We also evaluated TAF on a number of other datasets. For instance, Figure 7 shows tail adaptive flows successfully fitting the tails of Neal’s Funnel, an important distribution which has heavier tails and exhibits some challenging geometry.
In terms of log likelihood on a test set, our experiments show that using TAF is effectively equivalent to not using TAF. However, this shouldn’t be too surprising.
We know that normalizing flows are able to capture the distribution around the typical set and this is where most samples, even in the test set, are likely to be. Put another way, capturing tail behaviour is about understanding how frequently rare events happen and by definition it’s unlikely that a test set will have many of these events.

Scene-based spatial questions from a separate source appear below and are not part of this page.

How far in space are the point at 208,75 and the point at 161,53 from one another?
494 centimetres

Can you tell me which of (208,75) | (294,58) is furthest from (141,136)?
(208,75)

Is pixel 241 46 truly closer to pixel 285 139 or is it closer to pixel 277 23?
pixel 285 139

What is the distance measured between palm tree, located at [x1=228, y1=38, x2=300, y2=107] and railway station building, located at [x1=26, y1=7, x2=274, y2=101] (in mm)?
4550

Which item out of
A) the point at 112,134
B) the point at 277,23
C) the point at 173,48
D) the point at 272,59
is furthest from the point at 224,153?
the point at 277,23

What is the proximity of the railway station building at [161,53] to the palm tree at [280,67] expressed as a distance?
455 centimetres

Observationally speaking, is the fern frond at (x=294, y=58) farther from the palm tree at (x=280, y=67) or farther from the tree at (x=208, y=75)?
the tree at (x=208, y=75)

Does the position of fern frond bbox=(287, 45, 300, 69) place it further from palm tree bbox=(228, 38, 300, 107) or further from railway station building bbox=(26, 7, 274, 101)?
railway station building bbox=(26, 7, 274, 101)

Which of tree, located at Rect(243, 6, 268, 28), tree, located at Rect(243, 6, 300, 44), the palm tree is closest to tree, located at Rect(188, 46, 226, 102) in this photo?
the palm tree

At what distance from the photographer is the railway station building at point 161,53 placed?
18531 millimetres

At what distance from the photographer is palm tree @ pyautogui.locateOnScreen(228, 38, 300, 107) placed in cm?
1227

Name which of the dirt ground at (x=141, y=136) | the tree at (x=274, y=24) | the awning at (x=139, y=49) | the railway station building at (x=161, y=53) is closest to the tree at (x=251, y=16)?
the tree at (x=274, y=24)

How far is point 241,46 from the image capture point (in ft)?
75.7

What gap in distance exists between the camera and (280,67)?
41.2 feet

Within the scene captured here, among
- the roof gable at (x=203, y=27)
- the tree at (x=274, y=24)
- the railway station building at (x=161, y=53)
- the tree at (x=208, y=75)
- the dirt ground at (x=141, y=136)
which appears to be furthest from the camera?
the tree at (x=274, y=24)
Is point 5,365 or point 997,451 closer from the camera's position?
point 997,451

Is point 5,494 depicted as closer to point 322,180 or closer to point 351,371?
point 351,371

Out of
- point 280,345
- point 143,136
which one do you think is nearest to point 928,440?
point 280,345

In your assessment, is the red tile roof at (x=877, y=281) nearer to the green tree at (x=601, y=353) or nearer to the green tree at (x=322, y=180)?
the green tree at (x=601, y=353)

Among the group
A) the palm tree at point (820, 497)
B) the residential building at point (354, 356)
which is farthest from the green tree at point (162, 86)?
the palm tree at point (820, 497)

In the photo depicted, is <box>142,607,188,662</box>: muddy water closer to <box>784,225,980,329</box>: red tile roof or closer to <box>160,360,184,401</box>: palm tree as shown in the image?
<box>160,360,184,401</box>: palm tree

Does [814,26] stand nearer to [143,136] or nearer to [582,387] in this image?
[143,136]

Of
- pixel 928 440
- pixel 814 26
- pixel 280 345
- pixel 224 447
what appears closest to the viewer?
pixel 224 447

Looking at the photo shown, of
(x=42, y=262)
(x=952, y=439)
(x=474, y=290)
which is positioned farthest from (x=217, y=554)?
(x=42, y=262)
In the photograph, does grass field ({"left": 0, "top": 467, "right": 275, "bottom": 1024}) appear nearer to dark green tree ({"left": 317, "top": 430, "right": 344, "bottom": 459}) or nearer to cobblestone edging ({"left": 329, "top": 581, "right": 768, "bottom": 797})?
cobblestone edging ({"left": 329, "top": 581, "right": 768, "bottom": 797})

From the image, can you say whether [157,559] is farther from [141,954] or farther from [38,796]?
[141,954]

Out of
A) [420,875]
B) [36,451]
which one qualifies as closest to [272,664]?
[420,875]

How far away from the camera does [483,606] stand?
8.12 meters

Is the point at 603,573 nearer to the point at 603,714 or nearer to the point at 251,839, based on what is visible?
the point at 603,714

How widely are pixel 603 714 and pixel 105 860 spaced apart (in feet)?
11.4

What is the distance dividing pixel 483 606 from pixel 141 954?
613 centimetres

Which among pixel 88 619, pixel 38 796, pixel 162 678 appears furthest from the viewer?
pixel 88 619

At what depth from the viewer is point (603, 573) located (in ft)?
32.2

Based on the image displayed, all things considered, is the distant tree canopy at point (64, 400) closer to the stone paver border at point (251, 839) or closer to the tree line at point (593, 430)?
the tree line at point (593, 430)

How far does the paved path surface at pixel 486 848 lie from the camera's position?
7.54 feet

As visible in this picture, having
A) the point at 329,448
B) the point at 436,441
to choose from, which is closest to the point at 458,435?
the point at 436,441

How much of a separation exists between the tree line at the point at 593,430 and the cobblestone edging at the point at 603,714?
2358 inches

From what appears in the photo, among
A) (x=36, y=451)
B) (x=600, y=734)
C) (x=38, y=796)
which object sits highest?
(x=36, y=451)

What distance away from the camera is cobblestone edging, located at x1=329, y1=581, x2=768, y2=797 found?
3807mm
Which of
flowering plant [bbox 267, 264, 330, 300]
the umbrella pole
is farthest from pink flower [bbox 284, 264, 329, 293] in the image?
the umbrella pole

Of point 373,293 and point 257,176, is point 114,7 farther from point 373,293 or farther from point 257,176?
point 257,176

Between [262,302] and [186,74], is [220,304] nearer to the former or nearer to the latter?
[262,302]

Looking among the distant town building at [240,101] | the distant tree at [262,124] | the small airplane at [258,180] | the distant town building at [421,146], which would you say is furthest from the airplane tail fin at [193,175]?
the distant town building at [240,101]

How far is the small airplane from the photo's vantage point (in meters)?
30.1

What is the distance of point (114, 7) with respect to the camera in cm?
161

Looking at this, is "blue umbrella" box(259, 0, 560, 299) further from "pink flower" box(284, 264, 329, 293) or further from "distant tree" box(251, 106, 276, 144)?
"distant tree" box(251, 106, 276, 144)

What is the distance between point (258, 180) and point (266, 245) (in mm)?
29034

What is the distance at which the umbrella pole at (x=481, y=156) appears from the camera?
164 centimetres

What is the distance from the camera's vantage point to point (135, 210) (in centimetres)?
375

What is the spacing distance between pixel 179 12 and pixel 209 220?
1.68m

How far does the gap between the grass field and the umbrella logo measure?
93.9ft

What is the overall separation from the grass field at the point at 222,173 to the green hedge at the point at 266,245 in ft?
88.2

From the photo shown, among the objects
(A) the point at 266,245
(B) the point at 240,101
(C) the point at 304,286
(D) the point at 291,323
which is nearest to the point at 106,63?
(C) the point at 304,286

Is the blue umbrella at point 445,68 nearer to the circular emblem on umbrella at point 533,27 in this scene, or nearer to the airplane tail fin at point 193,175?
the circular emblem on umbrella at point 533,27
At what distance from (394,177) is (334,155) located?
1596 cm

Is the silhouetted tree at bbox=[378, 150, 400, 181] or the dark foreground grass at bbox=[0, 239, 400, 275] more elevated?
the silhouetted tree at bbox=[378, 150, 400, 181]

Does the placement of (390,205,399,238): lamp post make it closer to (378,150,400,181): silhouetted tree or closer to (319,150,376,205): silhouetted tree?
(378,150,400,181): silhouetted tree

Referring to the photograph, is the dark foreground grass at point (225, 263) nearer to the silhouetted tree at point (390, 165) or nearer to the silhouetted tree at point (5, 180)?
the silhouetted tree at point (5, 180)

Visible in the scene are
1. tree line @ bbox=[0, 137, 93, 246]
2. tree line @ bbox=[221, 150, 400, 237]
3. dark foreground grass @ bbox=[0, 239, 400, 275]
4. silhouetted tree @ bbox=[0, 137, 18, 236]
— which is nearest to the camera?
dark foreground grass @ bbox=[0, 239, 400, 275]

Figure 7. Results for tail-adaptive Real-NVP on Neal’s funnel distribution as target density. The tails became heavier as the number of blocks increased with $\alpha_{\mathsf{source}} = 1.15$, $\alpha_{\mathsf{target}} = 1.63$, and $\alpha_{\mathsf{estimated−target,2}} = 1.36$, $\alpha_{\mathsf{estimated−target,3}} = 1.56$, and $\alpha_{\mathsf{estimated−target,5}} = 1.61$.
Conclusions
This paper explored the behaviour of the tails of commonly used normalizing flows and showed that two of the most popular normalizing flow models are unable to learn tail behaviour that is heavier than that of the base distribution. It also showed that by changing the base distribution we are able to restore the ability of these models to capture tail behaviour. Alternatively, other normalizing flow models like SOS Flows are also able to learn tail behaviour.
So does any of this matter in practice? If the problem you’re working on is sensitive to tail behaviour then absolutely and our work suggests that using an adaptive base distribution with a range of tail behaviour is a simple and effective way to ensure that your flow can capture tail behaviour. If your problem isn’t sensitive to tail behaviour then perhaps less so. However, it is interesting to note that the seemingly minor detail of adding a $\tanh(\cdot)$ or replacing $\exp(\cdot)$ with sigmoid could significantly change the expressiveness of the overall model. These details have typically been motivated by empirically observed training instabilities. However our work connects these details to fundamental properties of the estimated distributions, perhaps suggesting alternative explanations for why they were empirically necessary.